Syed Firdaus Ashraf/Rediff.com lists 10 factors about Jitin Prasada's crossover to the BJP.
- Jitin Prasada was a minister of state in the United Progressive Alliance government and considered one of the Congress's young faces in Uttar Pradesh.
He won the Lok Sabha election from Shahjahanpur in 2004 and from Dhaurara in 2009, but lost the elections in 2014 and 2019.
He was a signatory to the rebel G-23 group in the Congress that wanted to discuss the leadership issue in the party.
- His father Jitendra Prasada died in 2001, months after losing the Congress presidential election to Sonia Gandhi. This did not stop Sonia from inviting Jitin, then just 30, to contest the 2004 election from his father's Shahjahanpur seat, which he won.
- Jitendra Prasada was political advisor to then prime minister P V Narasimha Rao which made him then the virtual number two in the Congress party.
- Jitendra Prasada and Narasimha Rao are often blamed for tying up with Kanshi Ram's Bahujan Samaj Party in 1996 that led to the Congress's downfall in UP.
A veteran political observer told Rediff.com that Jitendra Prasada wanted 200 seats for the Congress and 225 seats for the BSP in the UP assembly election.
A chance meeting between Rao and BSP founder Kanshi Ram led to an agreement where the Congress would contest only 125 seats in the UP election.
The party has never recovered in the state post that tie-up.
- Unlike his father, Jitin Prasada has not shown any qualities of a mass leader. He was unable to win back the Brahmin vote bank for the Congress party in UP.
There is a question mark over his ability to retain this vote bank for the BJP given the Brahmin community's reported anger over the 'Thakur raj' in Uttar Pradesh under Chief Minister Ajay Mohan Bisht (aka Yogi Adityanath), a Thakur.
- Atal Bihari Vajpayee was the last known Brahmin titan in the BJP's UP party. The state's last Brahmin chief minister was Narain Dutt Tiwari from the Congress who ruled way back in 1989.
UP is known to have given India Brahmin national leaders like Govind Ballabh Pant, Kamalapati Tripathi and Hemvati Nandan Bahuguna.
Dr Dinesh Sharma is currently the BJP's leading Brahmin face in UP, and he shares the deputy chief ministership with Keshav Prasad Maurya.
- By importing Jitin Prasada into the party, the BJP is probably trying to make a Himanta Biswa Sarma out of him.

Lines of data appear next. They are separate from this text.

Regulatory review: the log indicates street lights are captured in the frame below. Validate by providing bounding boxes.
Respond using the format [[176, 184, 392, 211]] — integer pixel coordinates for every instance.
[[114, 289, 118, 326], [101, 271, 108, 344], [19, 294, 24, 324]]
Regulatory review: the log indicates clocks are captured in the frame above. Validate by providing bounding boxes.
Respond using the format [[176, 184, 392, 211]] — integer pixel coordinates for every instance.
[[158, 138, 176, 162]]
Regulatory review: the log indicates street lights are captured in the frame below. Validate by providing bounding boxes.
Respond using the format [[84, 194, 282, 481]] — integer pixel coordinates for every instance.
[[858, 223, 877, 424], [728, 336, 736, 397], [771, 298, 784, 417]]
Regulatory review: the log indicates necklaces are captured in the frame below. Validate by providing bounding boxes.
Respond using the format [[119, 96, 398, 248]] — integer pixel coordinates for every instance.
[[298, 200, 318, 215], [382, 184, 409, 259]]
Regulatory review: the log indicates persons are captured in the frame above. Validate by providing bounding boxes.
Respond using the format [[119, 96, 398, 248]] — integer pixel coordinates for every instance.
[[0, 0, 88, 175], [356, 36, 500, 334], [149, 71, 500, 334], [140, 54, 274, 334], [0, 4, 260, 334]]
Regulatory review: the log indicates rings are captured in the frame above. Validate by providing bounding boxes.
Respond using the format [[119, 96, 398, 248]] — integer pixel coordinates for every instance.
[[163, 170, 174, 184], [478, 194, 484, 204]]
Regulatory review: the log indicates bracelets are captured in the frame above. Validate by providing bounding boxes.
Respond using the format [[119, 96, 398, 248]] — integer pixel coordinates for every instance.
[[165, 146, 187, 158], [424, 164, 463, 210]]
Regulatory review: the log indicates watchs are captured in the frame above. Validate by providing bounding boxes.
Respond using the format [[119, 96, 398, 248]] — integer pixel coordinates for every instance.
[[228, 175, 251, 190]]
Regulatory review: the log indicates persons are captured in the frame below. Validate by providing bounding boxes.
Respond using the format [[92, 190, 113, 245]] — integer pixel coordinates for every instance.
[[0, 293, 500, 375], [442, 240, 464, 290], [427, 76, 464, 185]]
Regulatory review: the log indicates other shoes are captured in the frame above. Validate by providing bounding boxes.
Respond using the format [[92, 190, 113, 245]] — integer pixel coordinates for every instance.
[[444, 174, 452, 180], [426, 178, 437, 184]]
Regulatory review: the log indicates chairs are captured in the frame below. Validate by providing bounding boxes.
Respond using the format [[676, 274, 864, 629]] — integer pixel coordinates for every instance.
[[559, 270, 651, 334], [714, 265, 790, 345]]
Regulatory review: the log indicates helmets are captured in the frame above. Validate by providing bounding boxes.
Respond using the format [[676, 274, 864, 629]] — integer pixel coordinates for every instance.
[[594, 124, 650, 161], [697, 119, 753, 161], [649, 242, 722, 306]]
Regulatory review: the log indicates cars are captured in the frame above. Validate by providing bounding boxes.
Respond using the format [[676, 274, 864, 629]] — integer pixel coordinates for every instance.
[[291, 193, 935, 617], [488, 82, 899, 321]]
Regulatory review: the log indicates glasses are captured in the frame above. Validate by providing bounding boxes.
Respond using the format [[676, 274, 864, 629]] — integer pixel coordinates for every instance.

Sarma switched from the Congress to the BJP in 2015 and changed the fortune of both parties in the north east.
He is now Assam's chief minister and largely credited for the BJP's recent electoral victory in the state.
- Unlike Himanta Biswa Sarma, Jitin Prasada is considered a political bantamweight. A public school alumnus, articulate and well spoken, but largely living off his late father's political legacy.
- The BJP is reportedly on a sticky wicket in UP with a rebellion brewing against Chief Minister Bisht.
BJP MLAs feel Bisht is over domineering and handled the Covid crisis badly, which may cost the BJP dear in the March 2022 asembly election.
BJP leaders have dismissed talk of a rift between Bisht and the BJP's supreme leader Narendra Damodardas Modi, but it appears to be a summer of discontent for the BJP in UP.
- Jitin's exit from the Congress reflects badly on its erratic leadership, especially Priyanka Gandhi Vadra who has been given responsibility for UP.
One veteran Congress observer told Rediff.com that the "Congress is floating on waves and has not been able to find the shore. Worse, they don't know where the shore is or even who is steering the boat."